__ABOUT THIS TASK__: Your answer must be the exact lines from the one holding "Old Town Business" through the end of the entries, with no pictures.

[[ SUPPLIED INFORMATION, beginning ]]

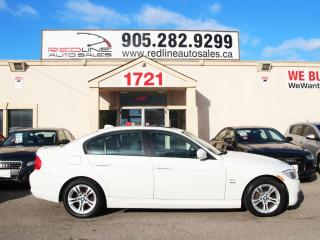 Used 2011 BMW 328 AWD, Leather, Sunroof, WE APPROVE ALL CREDIT for sale in Mississauga, ON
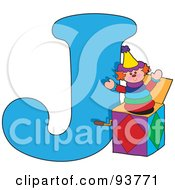 Royalty Free RF Clipart Illustration Of A J Is For Jack In The Box Learn The Alphabet Scene by Maria Bell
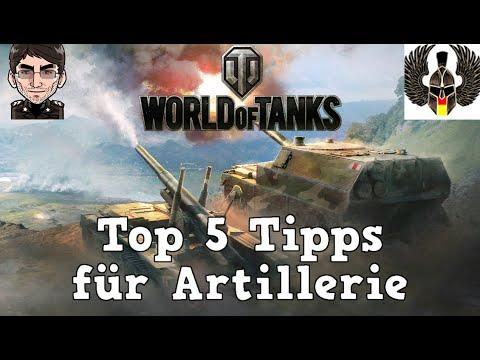 World of Tanks - Top 5 Tipps & Tricks für Artillerie bis 9.18 [deutsch | Tutorial]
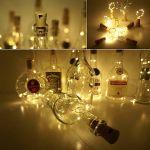 Active-LoveNite-Bottle-Lights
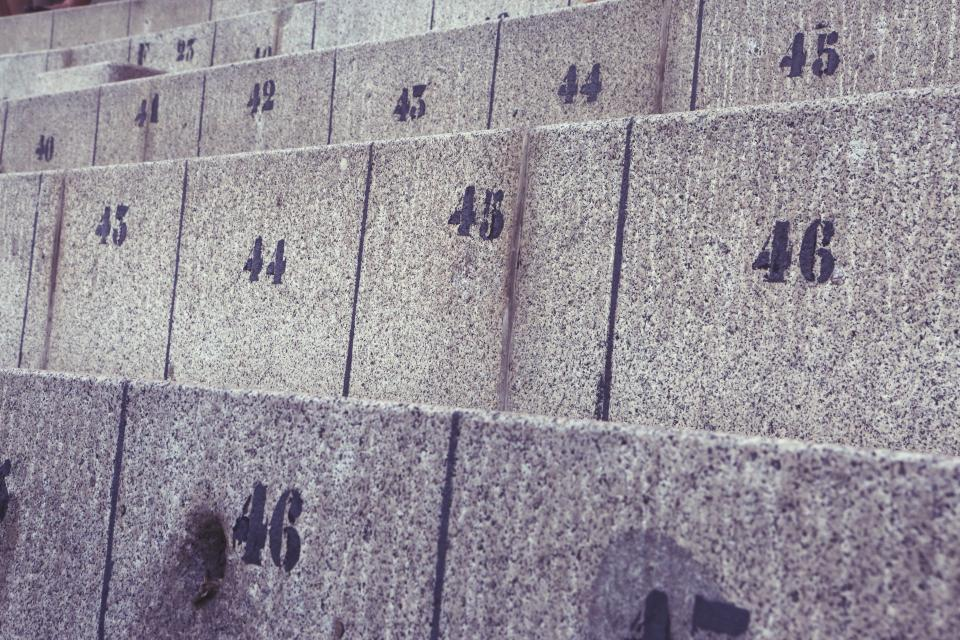 concrete seats numbers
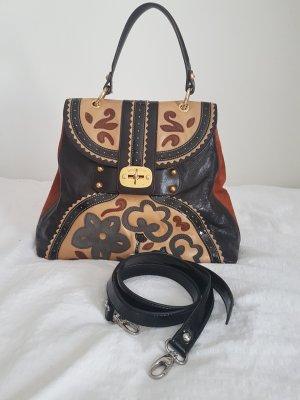 Handtasche Braccialini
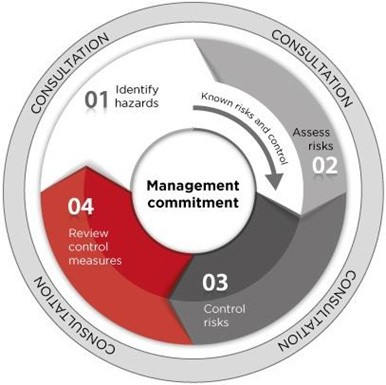 The risk management approach
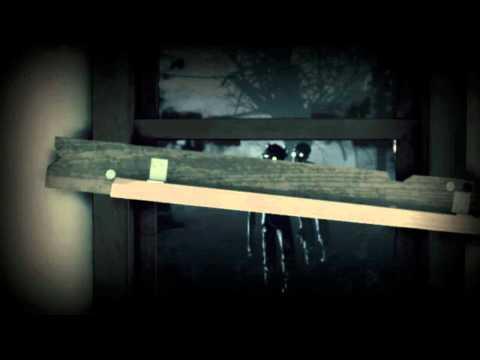 Trailer 1 Dead Block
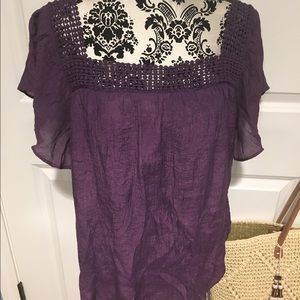 Cable & Gauge Sheer Purple Top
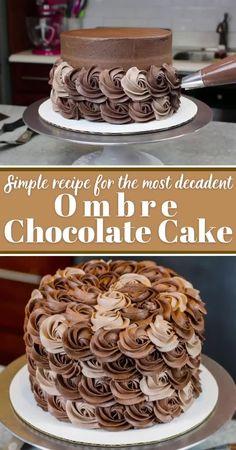 Chocolate Cake Recipe Videos, Chocolate Cake Designs, Decadent Chocolate Cake, Chocolate Frosting, Chocolate Cale, Cake Decorating Frosting, Cake Decorating Designs, Cake Decorating Videos, Easy Cake Designs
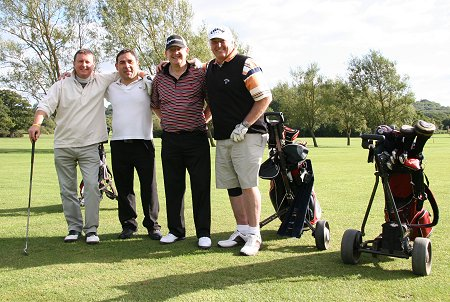 Old Town Business Golf Day at Broome Manor 2011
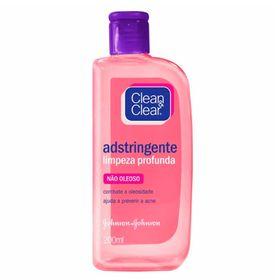 adstringente-limpeza-profunda-clean-e-clear-limpeza-facial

[[ SUPPLIED INFORMATION, end ]]

__SOLUTION FOR THIS TASK__:
 Old Town Business Golf Day at Broome Manor 2011
 adstringente-limpeza-profunda-clean-e-clear-limpeza-facial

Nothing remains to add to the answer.